Повторное рассмотрение дела должно было состояться через месяц, а пока Алекса отправили в тюрьму где-то под Липецком. Все это время мы с Юрием Алексеевичем старались найти новые доказательства невиновности моего возлюбленного.
За сутки до второго суда нам сообщили новую дату его проведения — только через две недели. И эта история повторялась дважды. В итоге два с половиной месяца Алекс провел в тюрьме. Он строго-настрого запретил мне приезжать к нему, но сам звонил практически каждый вечер. За свои брендовые часы ему удалось выменять у сокамерника дешевый мобильный с сим-картой. Подключенный тариф позволял снимать с телефона наличные. Два раза в неделю я переводила на его номер деньги, часть которых он расходовал на звонки мне, часть — на личные нужды. Никогда не думала, что наши тюрьмы похожи на рынок, где можно найти все, что пожелает душа: от наркотиков до спортивного питания. Именно в спорте Алекс нашел для себя отдушину.
Ежедневно после изнурительных работ мой мужчина возвращался в камеру, где вместе с новым приятелем усердно занимался с выменянным у охранника спортивным инвентарем. У них был один комплект на двоих, но этого хватало для ежедневных тренировок.
Когда я увидела Алекса через два с половиной месяца, то не узнала в этом мужчине своего некогда холеного жениха. И дело было не только в массе тела, которую он набрал. Его лицо совершенно изменилось, оно стало таким суровым, что, казалось, он разучился улыбаться. На лбу залегли глубокие морщины, в бурых волосах кое-где светлела седина.
В день, когда тюремное заключение заменили условным сроком, из зала суда Алекса отпустили домой, и тогда я узнала, что изменился он не только внешне. За короткие минуты телефонных разговоров было сложно понять, что моего нежного и трепетного, веселого и оптимистичного возлюбленного больше нет.
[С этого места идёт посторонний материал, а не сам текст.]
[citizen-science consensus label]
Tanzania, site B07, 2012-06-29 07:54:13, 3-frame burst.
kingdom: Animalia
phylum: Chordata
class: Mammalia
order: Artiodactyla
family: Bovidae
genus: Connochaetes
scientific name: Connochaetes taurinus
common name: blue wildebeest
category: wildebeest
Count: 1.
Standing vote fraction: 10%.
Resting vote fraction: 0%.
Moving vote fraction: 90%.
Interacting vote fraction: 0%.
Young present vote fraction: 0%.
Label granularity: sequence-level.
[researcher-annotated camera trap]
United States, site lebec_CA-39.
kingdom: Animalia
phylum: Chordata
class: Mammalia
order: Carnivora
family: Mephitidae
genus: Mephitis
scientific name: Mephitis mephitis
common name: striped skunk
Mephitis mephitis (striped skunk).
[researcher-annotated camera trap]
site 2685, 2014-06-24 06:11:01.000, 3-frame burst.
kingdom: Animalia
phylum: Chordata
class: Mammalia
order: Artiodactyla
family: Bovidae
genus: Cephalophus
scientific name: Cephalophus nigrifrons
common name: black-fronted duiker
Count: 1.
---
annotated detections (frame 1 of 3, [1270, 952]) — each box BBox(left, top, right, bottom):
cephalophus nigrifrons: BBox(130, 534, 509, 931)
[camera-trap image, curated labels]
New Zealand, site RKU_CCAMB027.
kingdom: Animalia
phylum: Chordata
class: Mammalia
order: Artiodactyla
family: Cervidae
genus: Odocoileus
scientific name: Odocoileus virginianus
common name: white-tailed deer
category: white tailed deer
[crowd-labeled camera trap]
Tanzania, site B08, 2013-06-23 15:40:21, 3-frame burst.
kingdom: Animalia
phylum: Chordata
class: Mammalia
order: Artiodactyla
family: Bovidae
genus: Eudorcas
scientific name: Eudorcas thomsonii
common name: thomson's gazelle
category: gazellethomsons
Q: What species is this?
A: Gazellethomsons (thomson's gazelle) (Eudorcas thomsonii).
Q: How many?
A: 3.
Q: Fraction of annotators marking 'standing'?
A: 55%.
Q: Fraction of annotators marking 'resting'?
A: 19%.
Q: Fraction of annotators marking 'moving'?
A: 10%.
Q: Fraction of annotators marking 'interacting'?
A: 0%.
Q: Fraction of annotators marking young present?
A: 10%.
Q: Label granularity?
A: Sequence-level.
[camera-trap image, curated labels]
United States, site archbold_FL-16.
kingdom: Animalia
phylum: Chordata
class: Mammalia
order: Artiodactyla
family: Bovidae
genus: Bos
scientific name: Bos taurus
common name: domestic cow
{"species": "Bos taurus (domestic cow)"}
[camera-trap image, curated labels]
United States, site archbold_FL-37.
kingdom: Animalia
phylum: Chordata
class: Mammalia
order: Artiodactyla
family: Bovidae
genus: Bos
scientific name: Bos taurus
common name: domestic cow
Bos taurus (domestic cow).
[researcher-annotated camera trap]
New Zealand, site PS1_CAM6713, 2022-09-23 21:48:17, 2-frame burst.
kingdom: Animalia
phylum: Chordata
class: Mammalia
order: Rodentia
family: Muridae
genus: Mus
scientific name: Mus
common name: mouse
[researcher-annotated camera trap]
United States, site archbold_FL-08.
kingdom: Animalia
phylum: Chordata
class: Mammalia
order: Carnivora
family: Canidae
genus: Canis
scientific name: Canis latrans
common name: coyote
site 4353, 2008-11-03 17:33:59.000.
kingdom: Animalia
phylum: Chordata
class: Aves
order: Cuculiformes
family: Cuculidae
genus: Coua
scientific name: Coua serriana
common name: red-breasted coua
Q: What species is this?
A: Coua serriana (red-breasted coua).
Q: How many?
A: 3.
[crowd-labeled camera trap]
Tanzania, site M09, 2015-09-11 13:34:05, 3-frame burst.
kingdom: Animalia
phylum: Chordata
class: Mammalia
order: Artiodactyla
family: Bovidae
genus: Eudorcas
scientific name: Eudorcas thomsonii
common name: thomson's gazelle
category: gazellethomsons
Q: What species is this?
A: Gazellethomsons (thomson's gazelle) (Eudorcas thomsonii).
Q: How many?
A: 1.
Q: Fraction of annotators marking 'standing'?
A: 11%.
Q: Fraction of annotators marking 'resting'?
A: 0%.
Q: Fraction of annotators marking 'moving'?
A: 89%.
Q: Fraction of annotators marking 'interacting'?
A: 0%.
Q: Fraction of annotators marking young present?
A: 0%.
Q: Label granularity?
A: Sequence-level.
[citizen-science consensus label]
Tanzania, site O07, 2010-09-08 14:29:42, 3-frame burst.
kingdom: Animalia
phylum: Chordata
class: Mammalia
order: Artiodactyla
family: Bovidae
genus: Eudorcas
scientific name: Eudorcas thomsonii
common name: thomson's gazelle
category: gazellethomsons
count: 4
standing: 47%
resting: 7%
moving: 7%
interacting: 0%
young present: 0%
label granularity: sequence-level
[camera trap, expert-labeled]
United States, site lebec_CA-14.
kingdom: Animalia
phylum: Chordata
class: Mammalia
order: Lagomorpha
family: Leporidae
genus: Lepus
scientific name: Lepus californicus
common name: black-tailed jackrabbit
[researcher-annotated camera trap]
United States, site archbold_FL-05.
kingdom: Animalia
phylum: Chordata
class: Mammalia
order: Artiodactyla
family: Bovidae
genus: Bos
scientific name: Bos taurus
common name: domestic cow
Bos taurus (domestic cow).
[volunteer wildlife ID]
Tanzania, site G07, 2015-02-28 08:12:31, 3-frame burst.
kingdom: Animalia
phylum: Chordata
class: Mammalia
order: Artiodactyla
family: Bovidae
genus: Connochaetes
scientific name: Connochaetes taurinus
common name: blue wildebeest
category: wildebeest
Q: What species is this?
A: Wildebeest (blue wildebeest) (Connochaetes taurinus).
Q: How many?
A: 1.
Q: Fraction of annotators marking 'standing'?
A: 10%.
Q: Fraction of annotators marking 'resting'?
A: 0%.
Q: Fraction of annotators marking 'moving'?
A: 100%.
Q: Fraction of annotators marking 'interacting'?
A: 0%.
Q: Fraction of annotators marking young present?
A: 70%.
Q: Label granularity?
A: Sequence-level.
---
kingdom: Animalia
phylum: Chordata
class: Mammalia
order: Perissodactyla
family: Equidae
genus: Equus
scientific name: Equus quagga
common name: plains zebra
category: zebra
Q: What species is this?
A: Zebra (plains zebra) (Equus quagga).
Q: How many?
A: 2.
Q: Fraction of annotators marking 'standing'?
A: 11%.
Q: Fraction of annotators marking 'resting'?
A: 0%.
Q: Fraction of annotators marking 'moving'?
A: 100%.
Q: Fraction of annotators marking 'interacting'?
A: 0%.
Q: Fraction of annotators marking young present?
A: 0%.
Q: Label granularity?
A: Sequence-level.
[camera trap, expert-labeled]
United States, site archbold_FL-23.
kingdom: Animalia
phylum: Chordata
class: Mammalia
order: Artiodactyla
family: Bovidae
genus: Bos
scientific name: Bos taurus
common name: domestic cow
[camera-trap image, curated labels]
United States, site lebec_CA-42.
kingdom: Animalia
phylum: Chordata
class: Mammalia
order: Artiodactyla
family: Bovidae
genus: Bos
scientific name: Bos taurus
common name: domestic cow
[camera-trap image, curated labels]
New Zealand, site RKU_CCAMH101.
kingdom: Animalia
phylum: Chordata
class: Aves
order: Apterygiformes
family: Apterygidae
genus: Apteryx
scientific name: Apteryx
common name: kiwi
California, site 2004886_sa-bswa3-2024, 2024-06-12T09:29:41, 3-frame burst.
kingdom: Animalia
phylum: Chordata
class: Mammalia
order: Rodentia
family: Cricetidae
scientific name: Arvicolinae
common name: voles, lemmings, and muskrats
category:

Рядом со мной теперь был решительный, суровый, но ожесточенный мужчина. На мне Алекс не срывался. Он, как и раньше, старался показывать любовь ко мне, но больше ни с кем общаться не желал.
Привыкший самостоятельно распоряжаться своим временем, управлять сотрудниками и разрабатывать стратегические бизнес-планы Серебрянский стал простым строителем, вынужденным подчиняться бригадиру. Свою квартиру Алекс продал, но от полученных денег почти ничего не осталось. Часть он уплатил за судебные издержки и как гонорар адвокату, часть, как и обещал, перечислил своим бывшим сотрудникам, а на остальную сумму купил двухкомнатную квартиру в ближнем Подмосковье, которую, без моего ведома, оформил на нас обоих.
Нам приходилось жить от зарплаты до зарплаты. Все свое время Алекс убивал на стройке, но получал лишь жалкие гроши, которых с трудом хватало на оплату коммунальных расходов. Спустя какое-то время он расстался и с дорогим внедорожником, вместо которого приобрел подержанный фольксваген. Единственным доходом нашей почтисемьи стала моя галерея.
Почтисемьи… а лучше сказать недосемьи, ведь настоящей семьей нам теперь не стать! И речь не о традиционной ячейке общества со штампом в паспорте и одной фамилией на двоих. И для меня, и для Алекса семья — это, прежде всего, дети, но в них теперь нам было отказано: своего не родить, а усыновить уже не получится. Разве государство, так заботящееся о своих гражданах, позволит взять ребенка на воспитание отцу-уголовнику? Мы с Серебрянским прекрасно понимали, что в нашей квартирке не услышим топот детский ножек, спешащих на кухню, чтобы скорее ухватить кусок лакомого яблочного пирога, пока я отвернусь к дымящемуся борщу, которым скоро накормлю папу нашего непоседы. Никто не назовет меня мамой, не возьмет мое лицо своими маленькими, горячими, липкими от сладких конфет ладошками, чтобы притянуть поближе и сказать что-нибудь по секрету, только, чтобы папе не говорить… Мы не обсуждали с Алексом детей, прекрасно понимая, что не судьба.
Единственное, что помогало не уйти с головой в тоску по нашим сломанным жизням — это работа. Для него — единственный способ остаться на воле и отдать незаслуженный долг государству, для меня — возможность остаться на плаву, есть, пить, раз в пару месяцев ходить в кино. Галерея больше чем раньше стала моим вторым домом. Там я вновь чувствовала себя прежней, тем более что рядом была верная подруга.